Download the dynamic neuron bradford books in pdf or read the dynamic neuron bradford books in pdf online books in PDF, EPUB and Mobi Format. Click Download or Read Online button to get the dynamic neuron bradford books in pdf book now. This site is like a library, Use search box in the widget to get ebook that you want.



The Dynamic Neuron

Author: John Smythies
Publisher: MIT Press
ISBN: 9780262264679
Size: 33.41 MB
Format: PDF
View: 2858
Download and Read
A comprehensive review of current research on synaptic plasticity. The traditional model of synapses as fixed structures has been replaced by a dynamic one in which synapses are constantly being deleted and replaced. This book, written by a leading researcher on the neurochemistry of schizophrenia, integrates material from neuroscience and cell biology to provide a comprehensive account of our current knowledge of the neurochemical basis of synaptic plasticity. The book presents the evidence for synaptic plasticity, an account of the dendritic spine and the glutamate synapse with a focus on redox mechanisms, and the biochemical basis of the Hebbian synapse. It discusses the role of endocytosis, special proteins, and local protein synthesis. Additional topics include volume transmission, arachidonic acid signaling, hormonal modulation, and psychological stress. Finally, the book considers pharmacological and clinical implications of current research, particularly with reference to schizophrenia and Alzheimer's disease.

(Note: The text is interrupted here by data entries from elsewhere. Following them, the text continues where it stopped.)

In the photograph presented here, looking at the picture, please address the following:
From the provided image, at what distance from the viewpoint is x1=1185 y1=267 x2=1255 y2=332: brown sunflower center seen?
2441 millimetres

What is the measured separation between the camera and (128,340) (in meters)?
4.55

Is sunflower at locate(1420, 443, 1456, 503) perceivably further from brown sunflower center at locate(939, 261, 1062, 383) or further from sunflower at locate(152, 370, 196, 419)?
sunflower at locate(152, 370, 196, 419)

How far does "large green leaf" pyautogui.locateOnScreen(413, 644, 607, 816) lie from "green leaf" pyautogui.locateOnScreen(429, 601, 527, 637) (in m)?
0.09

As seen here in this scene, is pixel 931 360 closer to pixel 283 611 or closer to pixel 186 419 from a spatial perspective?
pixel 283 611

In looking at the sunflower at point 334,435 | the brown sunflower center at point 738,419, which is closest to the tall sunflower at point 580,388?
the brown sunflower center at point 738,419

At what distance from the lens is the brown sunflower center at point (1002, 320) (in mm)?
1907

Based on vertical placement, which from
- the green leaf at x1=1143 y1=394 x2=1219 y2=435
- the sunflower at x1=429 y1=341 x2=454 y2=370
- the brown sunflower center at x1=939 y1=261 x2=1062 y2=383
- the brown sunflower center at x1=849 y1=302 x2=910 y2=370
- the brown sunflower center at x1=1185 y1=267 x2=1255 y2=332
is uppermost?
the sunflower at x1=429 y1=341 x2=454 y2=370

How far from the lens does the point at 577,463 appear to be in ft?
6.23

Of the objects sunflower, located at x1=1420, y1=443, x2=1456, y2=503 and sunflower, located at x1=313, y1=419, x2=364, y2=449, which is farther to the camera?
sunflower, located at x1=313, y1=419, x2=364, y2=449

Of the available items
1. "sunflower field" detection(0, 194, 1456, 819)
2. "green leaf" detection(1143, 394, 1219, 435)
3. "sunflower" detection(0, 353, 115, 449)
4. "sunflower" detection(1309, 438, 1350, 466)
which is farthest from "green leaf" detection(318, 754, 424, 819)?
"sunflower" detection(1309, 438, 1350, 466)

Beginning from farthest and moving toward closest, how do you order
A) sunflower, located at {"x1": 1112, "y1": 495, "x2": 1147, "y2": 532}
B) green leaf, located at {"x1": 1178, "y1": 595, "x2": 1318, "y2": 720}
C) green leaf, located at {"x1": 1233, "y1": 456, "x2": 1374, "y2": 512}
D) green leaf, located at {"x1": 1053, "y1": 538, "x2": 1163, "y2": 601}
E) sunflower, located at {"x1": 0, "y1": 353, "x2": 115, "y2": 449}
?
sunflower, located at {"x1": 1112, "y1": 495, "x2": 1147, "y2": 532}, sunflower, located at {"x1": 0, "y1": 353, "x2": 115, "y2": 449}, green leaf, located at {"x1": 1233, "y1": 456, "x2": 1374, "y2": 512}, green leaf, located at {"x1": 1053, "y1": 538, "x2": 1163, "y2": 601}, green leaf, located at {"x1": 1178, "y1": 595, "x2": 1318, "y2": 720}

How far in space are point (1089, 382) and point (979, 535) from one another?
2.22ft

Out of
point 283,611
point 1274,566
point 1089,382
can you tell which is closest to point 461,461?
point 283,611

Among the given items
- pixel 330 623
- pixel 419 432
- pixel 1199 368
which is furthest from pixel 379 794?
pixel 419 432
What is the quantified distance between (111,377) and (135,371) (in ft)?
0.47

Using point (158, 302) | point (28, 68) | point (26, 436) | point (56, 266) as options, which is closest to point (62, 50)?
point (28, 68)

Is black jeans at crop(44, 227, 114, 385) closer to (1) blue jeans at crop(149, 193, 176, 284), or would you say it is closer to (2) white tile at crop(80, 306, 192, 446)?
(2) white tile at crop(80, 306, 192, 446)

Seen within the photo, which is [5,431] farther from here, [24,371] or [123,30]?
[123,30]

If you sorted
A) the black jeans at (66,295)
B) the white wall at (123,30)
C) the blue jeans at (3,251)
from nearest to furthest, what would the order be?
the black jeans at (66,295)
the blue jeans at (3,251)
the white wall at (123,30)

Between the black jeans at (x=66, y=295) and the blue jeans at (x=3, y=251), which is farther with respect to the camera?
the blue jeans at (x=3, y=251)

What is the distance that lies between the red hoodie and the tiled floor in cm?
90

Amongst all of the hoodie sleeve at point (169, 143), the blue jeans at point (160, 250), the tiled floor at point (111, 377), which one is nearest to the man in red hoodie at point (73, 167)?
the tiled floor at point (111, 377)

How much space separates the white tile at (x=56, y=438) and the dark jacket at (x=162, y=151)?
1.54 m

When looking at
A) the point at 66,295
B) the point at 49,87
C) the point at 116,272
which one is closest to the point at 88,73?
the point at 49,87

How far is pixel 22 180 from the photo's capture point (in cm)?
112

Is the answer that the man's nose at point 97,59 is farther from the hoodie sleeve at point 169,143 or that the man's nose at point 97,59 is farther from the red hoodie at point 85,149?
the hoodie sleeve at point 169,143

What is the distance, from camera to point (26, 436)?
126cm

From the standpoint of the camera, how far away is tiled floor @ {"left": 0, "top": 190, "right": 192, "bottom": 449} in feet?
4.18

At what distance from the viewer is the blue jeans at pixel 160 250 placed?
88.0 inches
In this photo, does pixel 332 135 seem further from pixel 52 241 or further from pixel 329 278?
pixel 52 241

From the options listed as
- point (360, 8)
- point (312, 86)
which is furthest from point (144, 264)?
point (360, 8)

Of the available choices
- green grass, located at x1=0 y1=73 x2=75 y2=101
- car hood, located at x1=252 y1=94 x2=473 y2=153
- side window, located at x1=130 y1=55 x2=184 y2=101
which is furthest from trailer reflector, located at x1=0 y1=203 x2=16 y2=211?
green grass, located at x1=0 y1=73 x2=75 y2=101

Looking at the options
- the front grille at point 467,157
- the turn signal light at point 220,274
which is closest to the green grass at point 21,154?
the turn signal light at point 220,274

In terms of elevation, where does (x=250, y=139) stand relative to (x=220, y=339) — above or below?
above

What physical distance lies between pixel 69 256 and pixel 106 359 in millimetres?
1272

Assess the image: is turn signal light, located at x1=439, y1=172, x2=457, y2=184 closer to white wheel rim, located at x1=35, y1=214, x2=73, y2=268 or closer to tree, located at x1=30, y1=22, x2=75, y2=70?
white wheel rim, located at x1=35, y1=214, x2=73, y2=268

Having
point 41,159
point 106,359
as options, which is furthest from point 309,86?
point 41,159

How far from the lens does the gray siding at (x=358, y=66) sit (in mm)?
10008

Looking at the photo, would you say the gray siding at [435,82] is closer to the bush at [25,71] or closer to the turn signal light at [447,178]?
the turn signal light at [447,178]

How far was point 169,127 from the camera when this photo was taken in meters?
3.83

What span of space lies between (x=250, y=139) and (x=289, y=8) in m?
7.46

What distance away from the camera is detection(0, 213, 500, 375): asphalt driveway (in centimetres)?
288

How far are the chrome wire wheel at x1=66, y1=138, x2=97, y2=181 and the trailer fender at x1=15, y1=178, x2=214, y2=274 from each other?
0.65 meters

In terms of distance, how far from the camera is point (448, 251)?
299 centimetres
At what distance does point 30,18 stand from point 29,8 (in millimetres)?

The Neurobiology Of Neural Networks

Author: Daniel Gardner
Publisher: MIT Press
ISBN: 9780262071505
Size: 80.56 MB
Format: PDF, Docs
View: 4527
Download and Read
This timely overview and synthesis of recent work in both artificial neural networks and neurobiology seeks to examine neurobiological data from a network perspective and to encourage neuroscientists to participate in constructing the next generation of neural networks. Individual chapters were commissioned from selected authors to bridge the gap between present neural network models and the needs of neurophysiologists who are trying to use these models as part of their research on how the brain works.Daniel Gardner is Professor of Physiology and Biophysics at Cornell University Medical College.Contents: Introduction: Toward Neural Neural Networks, Daniel Gardner. Two Principles of Brain Organization: A Challenge for Artificial Neural Networks, Charles F. Stevens. Static Determinants of Synaptic Strength, Daniel Gardner. Learning Rules From Neurobiology, Douglas A. Baxter and John H. Byrne. Realistic Network Models of Distributed Processing in the Leech, Shawn R. Lockery and Terrence J. Sejnowski. Neural and Peripheral Dynamics as Determinants of Patterned Motor Behavior, Hillel J. Chiel and Randall D. Beer. Dynamic Neural Network Models of Sensorimotor Behavior, Eberhard E. Fetz.

The Handbook Of Brain Theory And Neural Networks

Author: Michael A. Arbib
Publisher: MIT Press
ISBN: 0262011972
Size: 25.20 MB
Format: PDF, ePub, Mobi
View: 876
Download and Read
This second edition presents the enormous progress made in recent years in the many subfields related to the two great questions: how does the brain work? and, How can we build intelligent machines? This second edition greatly increases the coverage of models of fundamental neurobiology, cognitive neuroscience, and neural network approaches to language. (Midwest).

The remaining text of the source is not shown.